The philosophy of action takes up most of the book because the range of concepts it involves is large and complex, and the dominant ideas about them are deeply rooted in early modern philosophy. My aim in this part of the book is analytical rather than historical, as it is throughout, but I have included a certain amount of historical material because even the ideas that philosophers imagine they spin out of themselves like spiders have long and complicated histories, and we cannot hope to understand them, or assess them properly, or improve on them, unless we know about their past. Philosophy is not a formal discipline: logical acumen is not enough.

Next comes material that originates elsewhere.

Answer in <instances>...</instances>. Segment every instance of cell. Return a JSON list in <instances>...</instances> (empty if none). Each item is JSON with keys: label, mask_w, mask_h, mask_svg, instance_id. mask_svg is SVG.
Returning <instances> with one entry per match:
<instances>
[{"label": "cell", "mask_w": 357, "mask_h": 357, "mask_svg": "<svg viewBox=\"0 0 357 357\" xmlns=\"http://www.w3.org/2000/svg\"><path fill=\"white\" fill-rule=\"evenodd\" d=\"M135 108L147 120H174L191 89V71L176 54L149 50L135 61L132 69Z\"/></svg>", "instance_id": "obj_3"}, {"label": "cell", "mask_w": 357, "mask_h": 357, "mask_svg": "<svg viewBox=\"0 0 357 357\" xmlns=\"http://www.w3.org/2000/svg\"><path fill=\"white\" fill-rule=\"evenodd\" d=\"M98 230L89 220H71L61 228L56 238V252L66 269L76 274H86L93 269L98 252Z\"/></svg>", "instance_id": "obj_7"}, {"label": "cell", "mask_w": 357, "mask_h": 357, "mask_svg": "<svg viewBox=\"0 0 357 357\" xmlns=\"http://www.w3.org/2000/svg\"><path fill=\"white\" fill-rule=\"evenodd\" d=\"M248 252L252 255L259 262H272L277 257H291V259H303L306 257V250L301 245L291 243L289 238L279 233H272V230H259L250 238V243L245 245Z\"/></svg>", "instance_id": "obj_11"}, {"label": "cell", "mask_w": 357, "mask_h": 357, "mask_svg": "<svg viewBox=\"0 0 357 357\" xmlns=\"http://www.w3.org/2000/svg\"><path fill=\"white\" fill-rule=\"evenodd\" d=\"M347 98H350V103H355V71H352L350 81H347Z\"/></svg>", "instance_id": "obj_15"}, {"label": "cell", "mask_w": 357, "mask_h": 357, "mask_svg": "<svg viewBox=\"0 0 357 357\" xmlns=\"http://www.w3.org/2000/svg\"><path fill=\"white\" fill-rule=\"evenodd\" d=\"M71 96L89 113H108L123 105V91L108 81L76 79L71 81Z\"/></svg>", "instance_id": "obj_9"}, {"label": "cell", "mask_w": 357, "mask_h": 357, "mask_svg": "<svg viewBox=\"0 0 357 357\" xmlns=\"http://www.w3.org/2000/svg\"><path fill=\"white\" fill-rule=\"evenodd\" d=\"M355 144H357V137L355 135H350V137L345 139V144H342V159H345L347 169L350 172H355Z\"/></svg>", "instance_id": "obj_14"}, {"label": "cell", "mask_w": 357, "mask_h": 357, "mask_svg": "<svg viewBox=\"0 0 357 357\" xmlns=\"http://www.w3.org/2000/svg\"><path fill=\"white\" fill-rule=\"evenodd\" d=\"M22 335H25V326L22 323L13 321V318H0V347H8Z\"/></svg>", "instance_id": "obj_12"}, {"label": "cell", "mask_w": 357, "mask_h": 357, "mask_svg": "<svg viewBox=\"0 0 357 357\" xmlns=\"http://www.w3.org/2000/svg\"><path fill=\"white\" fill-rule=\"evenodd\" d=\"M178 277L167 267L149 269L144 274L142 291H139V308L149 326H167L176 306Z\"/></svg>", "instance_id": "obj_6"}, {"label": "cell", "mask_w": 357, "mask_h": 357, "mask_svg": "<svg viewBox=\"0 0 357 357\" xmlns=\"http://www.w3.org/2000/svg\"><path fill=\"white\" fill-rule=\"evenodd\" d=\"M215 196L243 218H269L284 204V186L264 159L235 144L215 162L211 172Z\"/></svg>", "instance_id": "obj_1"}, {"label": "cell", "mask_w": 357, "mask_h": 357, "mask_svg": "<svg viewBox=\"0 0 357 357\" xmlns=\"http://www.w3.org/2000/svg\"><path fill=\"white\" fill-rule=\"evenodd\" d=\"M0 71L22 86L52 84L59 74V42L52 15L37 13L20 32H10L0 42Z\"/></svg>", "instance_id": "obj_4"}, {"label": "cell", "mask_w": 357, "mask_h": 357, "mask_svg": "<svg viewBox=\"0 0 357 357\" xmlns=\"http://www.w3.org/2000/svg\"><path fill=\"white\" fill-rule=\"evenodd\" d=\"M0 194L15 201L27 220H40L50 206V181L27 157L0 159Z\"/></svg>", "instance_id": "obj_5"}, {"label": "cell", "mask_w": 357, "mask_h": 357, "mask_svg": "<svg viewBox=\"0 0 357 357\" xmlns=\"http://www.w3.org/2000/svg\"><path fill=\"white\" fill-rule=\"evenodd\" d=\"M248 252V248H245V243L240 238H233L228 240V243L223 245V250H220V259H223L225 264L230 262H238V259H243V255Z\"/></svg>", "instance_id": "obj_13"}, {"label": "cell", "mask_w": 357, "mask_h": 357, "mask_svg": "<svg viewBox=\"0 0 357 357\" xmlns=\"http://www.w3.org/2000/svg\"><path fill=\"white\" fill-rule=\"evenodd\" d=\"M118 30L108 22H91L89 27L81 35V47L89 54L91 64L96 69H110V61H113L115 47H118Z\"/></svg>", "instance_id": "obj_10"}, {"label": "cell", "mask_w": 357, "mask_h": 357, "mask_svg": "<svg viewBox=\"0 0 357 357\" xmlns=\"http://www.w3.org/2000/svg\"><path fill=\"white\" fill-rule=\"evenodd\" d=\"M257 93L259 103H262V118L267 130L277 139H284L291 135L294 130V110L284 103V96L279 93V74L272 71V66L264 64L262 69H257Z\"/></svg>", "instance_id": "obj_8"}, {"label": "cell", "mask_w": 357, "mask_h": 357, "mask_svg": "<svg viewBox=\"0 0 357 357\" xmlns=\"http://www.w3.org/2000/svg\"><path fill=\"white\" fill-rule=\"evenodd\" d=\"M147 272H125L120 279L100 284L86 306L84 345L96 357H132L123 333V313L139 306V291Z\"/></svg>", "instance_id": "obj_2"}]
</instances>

My approach is therefore partly historical, but my aim is to contribute to the development of the philosophy of action, in two main ways: first, by encouraging an approach to the study of human agency that emphasizes the distinctions between its physical, ethical, psychological, and intellectual dimensions; and second by bringing the most general questions in the theory of knowledge within its compasswhat knowledge is and why it is of value; why, as Julian the Apostate put it, the serpent was a benefactor rather than a destroyer of the human race.
My plan for this book was always to combine epistemology and the philosophy of action, and I always intended to keep the text close to 100,000 words, (p.xi) in the hope that it might be read as a continuous argument, and not just cited or searched. I therefore knew that I would be unable to discuss some important topics in the philosophy of action, and so it has turned out. There is nothing here, or next to nothing, about the social dimension of human action; about deliberating, deciding, and intending; about trying and attempting; about strength, weakness, and freedom of the will; or about processes and events. And there is nothing about so-called mental acts in general, as opposed to acts of will in particular. Consequently, several interesting and influential studies in the philosophy of action do not receive the attention they would require in a more comprehensive work. But like every author, I hope my work will be judged mainly by what I have written, rather than what I have left out.